Таинственный «кто-то», о котором говорил Григорий, очень занимал воображение Захара, так что он даже забыл считать верстовые столбы и вычислять, как скоро они доберутся до Перми.
* * *
Когда впереди показалась пермская застава, солнце уже было в зените. Ворота города символизировали два каменных обелиска с двуглавыми орлами на вершинах. Они находились на вершине холма, с которого можно было обозреть расположенный ниже город. Широкий тракт уводил в пригород, застроенный деревянными домами, и дальше в центр. Там виднелись многочисленные церковные купола, каменные особняки купцов и промышленников.
Но путь обозников сейчас лежал не в центр Перми, а к пристани на Каме. Именно там сходились все торговые пути: водный, колесный и железнодорожный.
Чтобы подобраться к нужному причалу, телегам пришлось пересечь «чугунку», как в народе называли рельсовые пути. Как только у обоза появились крючники, занимавшиеся погрузкой товара, работа кучеров могла считаться законченной. Они тут же обступили обозничего в ожидании оплаты.
Раздавшийся в этот момент гудок возвестил о приближении паровоза. Люди поспешили убраться с путей, и многие замерли в ожидании редкого зрелища – прохождения пассажирского поезда.
Захар тоже поддался общему настроению и наблюдал за тем, как вдоль насыпи пронеслась неудержимая разноцветная вереница вагонов.
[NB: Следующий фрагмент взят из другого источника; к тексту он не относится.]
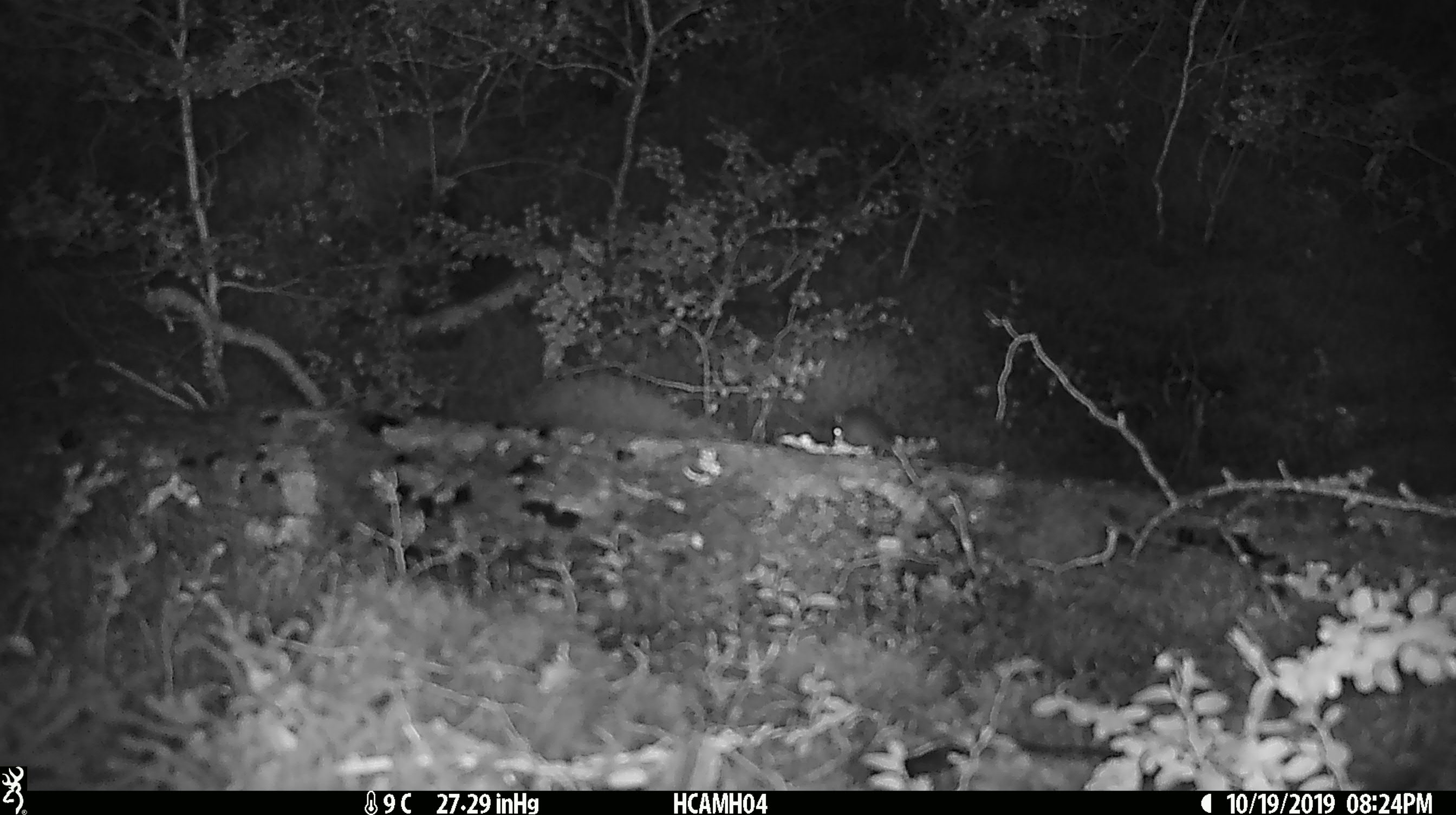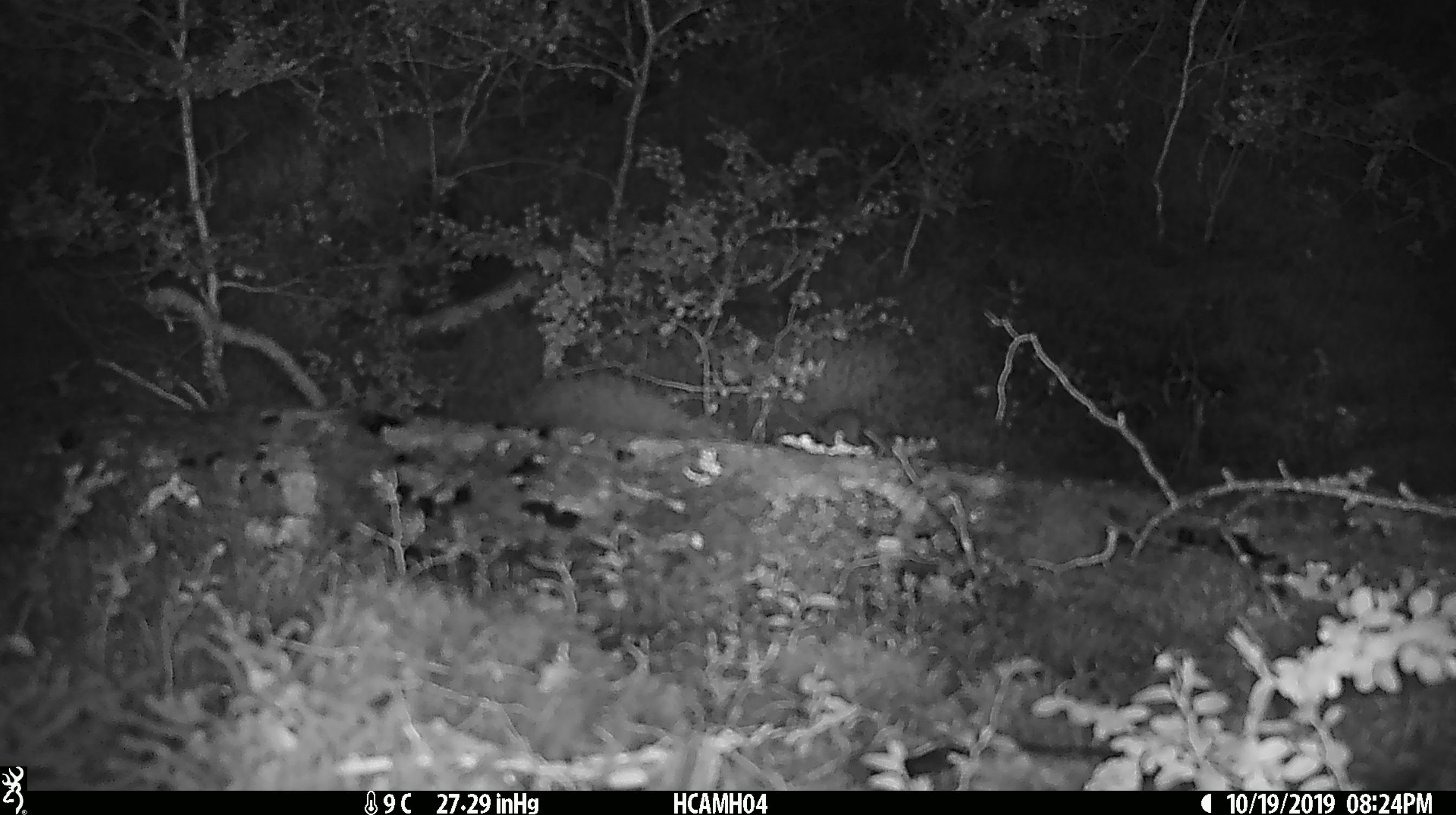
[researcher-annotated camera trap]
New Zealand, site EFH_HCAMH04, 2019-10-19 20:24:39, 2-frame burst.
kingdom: Animalia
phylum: Chordata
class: Mammalia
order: Rodentia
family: Muridae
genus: Mus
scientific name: Mus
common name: mouse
Выкрашенные в желтый цвет вагоны первого класса для богачей, синие – для зажиточных горожан и зеленые – для всех, кто в эти категории не попадал. Ему еще ни разу не приходилось путешествовать в этих металлических чудовищах, хотя чугунка и добралась до Тюмени четыре года назад.
А когда поезд промчался мимо и открылся вид на дорогу, Захар заметил на ней нечто знакомое.
По Сибирскому тракту, обратно в сторону Верхотурья, медленно полз тот самый тарантас, который неделю назад наняли казанские барыни.
Не говоря ни слова, Захар припустил вверх по склону наперерез тарантасу. Игнорируя удивленные выкрики, ямщик выскочил на дорогу и схватил под уздцы незнакомую белую лошадь, которая в одиночку тащила громоздкую повозку.
– Откуда у тебя этот тарантас? – тут же выпалил Захар.
– Ишь какой народец пошел! – раздраженно бросил в ответ кучер, совершенно не похожий на того, который увез барынь. – И без вежества, и без стеснения!
– Прости меня, мил-человек, – сбавляя тон и невольно используя любимое обращение своего спутника, продолжил расспросы ямщик. – На таком же точно тарантасе отправились в путь мои знакомые, и я волнуюсь, не случилось ли чего?
– Да откель мне знать? – В ответах кучера приязни не прибавилось. – Куплен этот драндулет мной на торгу за хорошие деньги.
– А каков из себя продавец был?
– Да пермский он! Завсегда барахлом торгует – перекупщик, в общем.
Захар разочарованно опустил голову и отошел с дороги, пропуская раздраженного кучера.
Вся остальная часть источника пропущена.